■ **TASK REQUIREMENTS**
Read through the records below and copy each line that uses the word "Images".
★ ★ ★ ★ ★
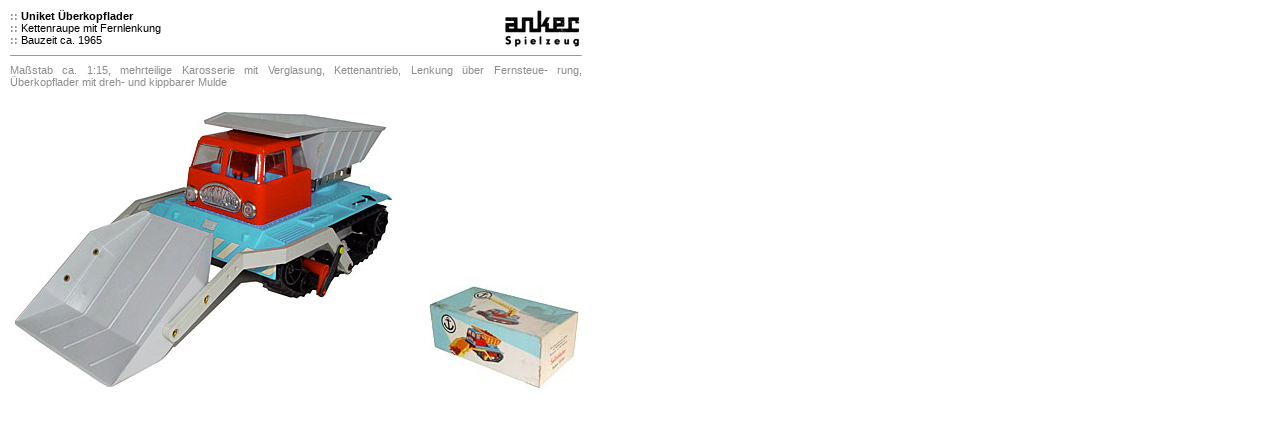

--- FILE ---
content_type: text/html
request_url: https://ddr-modellautos.info/presu/uniket-bg.htm
body_size: 3017
content:
<html>
<head>
<title>Uniket &lt;&lt;&lt;</title>
<meta http-equiv="Content-Type" content="text/html; charset=iso-8859-1">
<style type="text/css">
<!--
.unnamed1 {  font-family: Verdana, Arial, Helvetica, sans-serif; font-size: 8pt; line-height: 10pt; clip:   rect(   )}
-->
</style>
 
 <link rel="stylesheet" href="../auto.css"></head>
<body bgcolor="#FFFFFF" leftmargin="10" topmargin="10">
<div id="Layer1" style="position:absolute; left:0; top:0; width:122px; height:73px; z-index:1"><img src="../stuff/copyright-by-ddr-modellautos-info.gif" width="600" height="400"></div>
<table border="0" cellspacing="0" cellpadding="0" width="570">
  <tr> 
    <td height="29" width="792" align="left" valign="top"> 
      <table border="0" cellspacing="0" cellpadding="0" width="570">
        <tr> 
          <td height="33" width="219" align="left" valign="top"> 
            <p><font size="2" face="Arial, Helvetica, sans-serif" class="unnamed1"><b class="unnamed1"><font color="#FF6600" class="textgrau"><span class="textorange"><font color="#34aacd"><span class="textgrau">::</span></font></span></font><span class="textgrau"><font color="#000000"> 
              Uniket Überkopflader</font><br>
              </span><font color="#FF6600" class="textgrau"><span class="textorange"><font color="#34aacd" class="textgrau">::</font></span></font></b></font><span class="textgrau"><b><font color="#FF6600" class="textorange"> 
              </font></b><span class="textschwarz">Kettenraupe mit Fernlenkung</span><br>
              <span class="unnamed1"> <font size="2" face="Arial, Helvetica, sans-serif" class="unnamed1"><b class="unnamed1"><font color="#FF6600" class="textgrau"><span class="textorange"><font color="#34aacd"><span class="textgrau">::</span></font></span></font></b></font><b> 
              </b><span class="textgrau"><font color="#000000">Bauzeit ca. 1965</font></span></span></span></p>
          </td>
          <td align="right" valign="top" width="351"><img src="../firmen/ankeralt.gif" width="76" height="37"></td>
        </tr>
      </table>
    </td>
  </tr>
  <tr> 
    <td width="792" height="4" align="left" valign="top"> 
      <hr width="570" size="1">
    </td>
  </tr>
  <tr> 
    <td width="792" height="4" align="right" valign="top"> 
      <div class=textgrau align=justify>Maßstab ca. 1:15, mehrteilige Karosserie 
        mit Verglasung, Kettenantrieb, Lenkung über Fernsteue- rung, Überkopflader mit dreh- und kippbarer Mulde</div>
      </td>
  </tr>
  <tr>
    <td width="792" height="4" align="left" valign="top"> 
      <table border="0" width="570" cellspacing="0" cellpadding="0">
        <tr> 
          <td width="66%" align="left" valign="bottom"><img src="uniket-bg.jpg" height="277" width="380" name="eee" border="0" hspace="3"></td>
          <td width="34%" align="right" valign="bottom"><img src="../box/uni4.jpg" width="150" height="102"></td>
<td width="0%" align="right" valign="bottom"><img src="../stuff/spacer.gif" width="1" height="300"></td>
        </tr>
      </table>
    </td>
  </tr>
  </table>
</body>
</html>


--- FILE ---
content_type: text/css
request_url: https://ddr-modellautos.info/auto.css
body_size: 445
content:

.textgrau { 
	font-family: Verdana, Arial, Helvetica;
	font-size: 8pt;
	color: #8D8D8D; clip:   rect(   )}
.textschwarz { font-family: Verdana, Arial, Helvetica; font-size: 8pt; color: #000000; clip: rect( ) }
.a { font-family: Verdana, Arial, Helvetica, sans-serif; font-size: 8pt; text-decoration: none ; color: #8D8D8D}
.a:hover { font-family: Verdana, Arial, Helvetica, sans-serif; font-size: 8pt; background-repeat: repeat; text-decoration: none ; color: #000000; background-color: C7C7C7}
.unnamed1 {  font-family: Verdana, Arial, Helvetica, sans-serif; font-size: 8pt; line-height: 9pt}
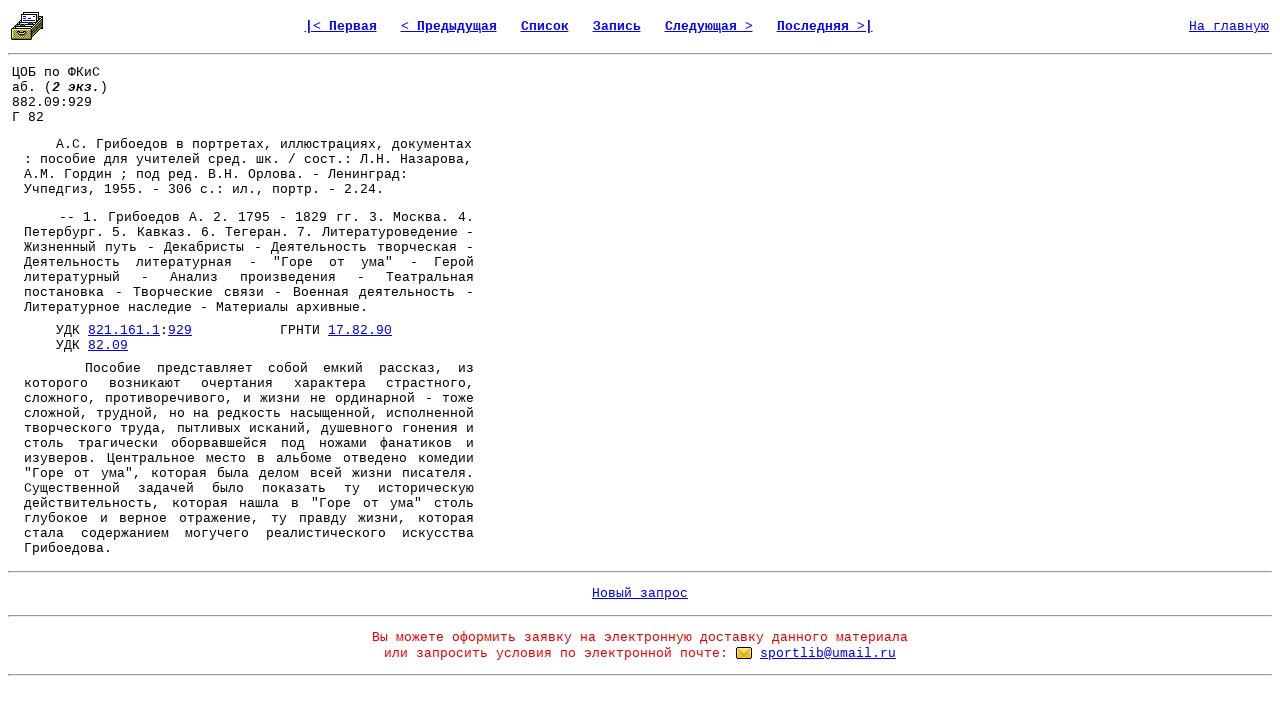

--- FILE ---
content_type: text/html; charset=windows-1251
request_url: http://lib.sportedu.ru/BiblCard.idc?DocID=43560&DocQuerID=NULL&DocTypID=1&QF=&Pg=100&Cd=Win&Tr=0&On=0&DocQuerItmID=
body_size: 6330
content:
<html>

<head>
<meta http-equiv="Content-Type" content="text/html; charset=windows-1251">
<m	eta name="Description" content="Из фонда научной библиотеки Российского Государственного Университета Физической Культуры, Спорта, Молодежи и Туризма">
<meta name="Keywords" content="библиотека, текст, книга, спорт, физкультура, физическая культура">
<title>Библиографическая карточка
</title>
</head>

<body bgcolor="#FFFFFF" link="#0000FF" vlink="#000080" style="font-family: Courier New; font-size: 10pt">

<table border="0" width=100%>

<tr>
<td>


<img src="Images/Card.gif" width="32" height="32" alt="Библиографическая карточка" border="0">
</td>

<td align="center"><font size="2"><strong> 


  
  <a href="BiblCard.idc?DocID=5362&amp;DocQuerID=NULL&amp;DocTypID=1&amp;QF=&amp;Pg=100&amp;Cd=Win&amp;Tr=0&amp;On=0&amp;DocQuerItmID=">
  
  
  |&lt;&nbsp;Первая</a>&nbsp;&nbsp;
  

  
  
  <a href="BiblCard.idc?DocID=16590&amp;DocQuerID=NULL&amp;DocTypID=1&amp;QF=&amp;Pg=100&amp;Cd=Win&amp;Tr=0&amp;On=0&amp;DocQuerItmID=">
  
  
  &lt;&nbsp;Предыдущая</a>&nbsp;&nbsp;
  
  

  <a href="DocQuery.idc?DocQuerID=NULL&amp;DocTypID=1&amp;QF=&amp;St=801&amp;Pg=100&amp;Cd=Win&amp;Tr=0&amp;On=0&amp;DocQuerItmID=">
  
  
  Список</a>&nbsp;&nbsp;

  <a href="Document.idc?DocID=43560&amp;DocQuerID=NULL&amp;DocTypID=1&amp;QF=&amp;Pg=100&amp;Cd=Win&amp;Tr=0&amp;On=0&amp;DocQuerItmID=">
  
  
  Запись</a>&nbsp;&nbsp;

  
  
  <a href="BiblCard.idc?DocID=53962&amp;DocQuerID=NULL&amp;DocTypID=1&amp;QF=&amp;Pg=100&amp;Cd=Win&amp;Tr=0&amp;On=0&amp;DocQuerItmID=">
  
  
  Следующая&nbsp;&gt;</a>&nbsp;&nbsp;
  
  

  
  <a href="BiblCard.idc?DocID=371577&amp;DocQuerID=NULL&amp;DocTypID=1&amp;QF=&amp;Pg=100&amp;Cd=Win&amp;Tr=0&amp;On=0&amp;DocQuerItmID=">
  
  
  Последняя&nbsp;&gt;|</a>&nbsp;&nbsp;
  

 

</font></strong></td>



<td align="right"><font size="2"><a href="http://lib.sportedu.ru">На&nbsp;главную</a></font></td>

</tr>
</table>

<hr>

<table border="0" cellpadding="4" cellspacing="0">
 <tr>


 <td width="128" align="left" valign="top" bgcolor="#FFFFFF">
 <font size="2">ЦОБ по ФКиС<br>аб.
   (<i><b>2 экз.</b></i>)
   <br>882.09:929<br>Г 82 </font>
 </td>


</tr>
</table>

<table border="0" cellpadding="4" cellspacing="0">
 <tr>
 <td valign="top">

 </td>

 <td valign="top">

<table border="0" cellpadding="4" cellspacing="0">

 <tr>
  <td width="450">
   <font size="2">

<p>&nbsp;&nbsp;&nbsp;&nbsp;А.С. Грибоедов в портретах, иллюстрациях, документах : пособие для учителей сред. шк. / сост.: Л.Н. Назарова, А.М. Гордин ; под ред. В.Н. Орлова. - Ленинград: Учпедгиз, 1955. - 306 с.: ил., портр. - 2.24.</p>
<p></p>
<p align="center">










</p>


<p align="justify">&nbsp;&nbsp;&nbsp;&nbsp;-- 1. Грибоедов А. 2. 1795 - 1829 гг. 3. Москва. 4. Петербург. 5. Кавказ. 6. Тегеран. 7. Литературоведение - Жизненный путь - Декабристы - Деятельность творческая - Деятельность литературная - "Горе от ума" - Герой литературный - Анализ произведения - Театральная постановка - Творческие связи - Военная деятельность - Литературное наследие - Материалы архивные.</p>
<p></p>
   </font>
  </td>
 </tr>

 <tr>
  <td>
   <font size="2">
    <p>&nbsp;&nbsp;&nbsp;&nbsp;УДК <a href="UDCNumber.idc?Number=%38%32%31%2E%31%36%31%2E%31" target=_blank>821.161.1</a>:<a href="UDCNumber.idc?Number=%39%32%39" target=_blank>929</a>&nbsp;&nbsp;&nbsp;&nbsp;&nbsp;&nbsp;&nbsp;&nbsp;&nbsp;&nbsp; ГРНТИ <a href="GRNTINumber.idc?Number=%31%37%2E%38%32%2E%39%30" target=_blank>17.82.90</a><br>&nbsp;&nbsp;&nbsp;&nbsp;УДК <a href="UDCNumber.idc?Number=%38%32%2E%30%39" target=_blank>82.09</a>&nbsp;&nbsp;&nbsp;&nbsp;&nbsp;&nbsp;&nbsp;&nbsp;&nbsp;&nbsp;&nbsp;&nbsp;&nbsp;&nbsp; </p>
   </font>
  </td>
 </tr>


 <tr>
  <td width="450">

   <font size="2">
    <p align="justify">&nbsp;&nbsp;&nbsp;&nbsp;Пособие представляет собой емкий рассказ, из которого возникают очертания характера страстного, сложного, противоречивого, и жизни не ординарной - тоже сложной, трудной, но на редкость насыщенной, исполненной творческого труда, пытливых исканий, душевного гонения и столь трагически оборвавшейся под ножами фанатиков и изуверов. Центральное место в альбоме отведено комедии "Горе от ума", которая была делом всей жизни писателя. Существенной задачей было показать ту историческую действительность, которая нашла в "Горе от ума" столь глубокое и верное отражение, ту правду жизни, которая стала содержанием могучего реалистического искусства Грибоедова.</p>

   </font>
  </td>
 </tr>
</table>

</td>



<!--
 
  

    

    
   
  
 

-->



       <noindex>

       </noindex>


 


</tr>
</table>

<hr>
<p align="center"><font size="2">



<a href="Catalog.idc?QF=&amp;Cd=Win">Новый&nbsp;запрос</a>

</font></p>

<hr>













<p align="center"><font size="2" color="#F00000">
Вы можете оформить заявку на электронную доставку данного материала<br> 
или запросить условия по электронной почте:</font> 
<a href="mailto:sportlib@umail.ru"><img src="Images/Mail.gif" WIDTH="16" HEIGHT="16" alt="" border="0" align="absbottom"></a>
<font size="2"><a href="mailto:sportlib@umail.ru?
Subject=Order%20for%20DDS%20(43560)&
Body=Предварительная%20заявка%20на%20электронную%20доставку%20документа%2043560%0D%0A%0D%0A
Пожалуйста%2C%20сообщите%20свое%20полное%20имя%2C%20фамилию%20и%20отчество%3A%20%0D%0A
место%20жительства%20%28достаточно%20указать%20город%20и%20страну/регион%29%3A%20%0D%0A
вашу%20профессию%20или%20род%20деятельности%3A%20%0D%0A
цель%20заказа%3A%20%0D%0A%20%20%20%20%20%20%20%20%20%20%20%20%20%20%20%0D%0A
После%20обработки%20вашей%20заявки%20мы%20сообщим%20вам%20о%20возможности%20выполнения%20данного%20заказа%20и%20его%20полной%20стоимости.%0D%0A
Более%20подробную%20информацию%20об%20общих%20правилах%20заказа%20эл.%20материалов%20в%20нашей%20библиотеке%20и%20условиях%20выполнения%20заявок%20Вы%20можете%20запросить%2C%20воспользовавшись%20соседней%20гиперссылкой%20на%20той%20же%20веб-странице.">
sportlib@umail.ru</a></font></p>




<hr>

<table width="100%">
<tr>

<td align="center">

<!-- Catalog -->

</td>

</tr>
</table>

<p align="center">
<p>

</p>

</body>
</html>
★ ★ ★ ★ ★
■ **YOUR RESPONSE**
<img src="Images/Card.gif" width="32" height="32" alt="Библиографическая карточка" border="0">
<a href="mailto:sportlib@umail.ru"><img src="Images/Mail.gif" WIDTH="16" HEIGHT="16" alt="" border="0" align="absbottom"></a>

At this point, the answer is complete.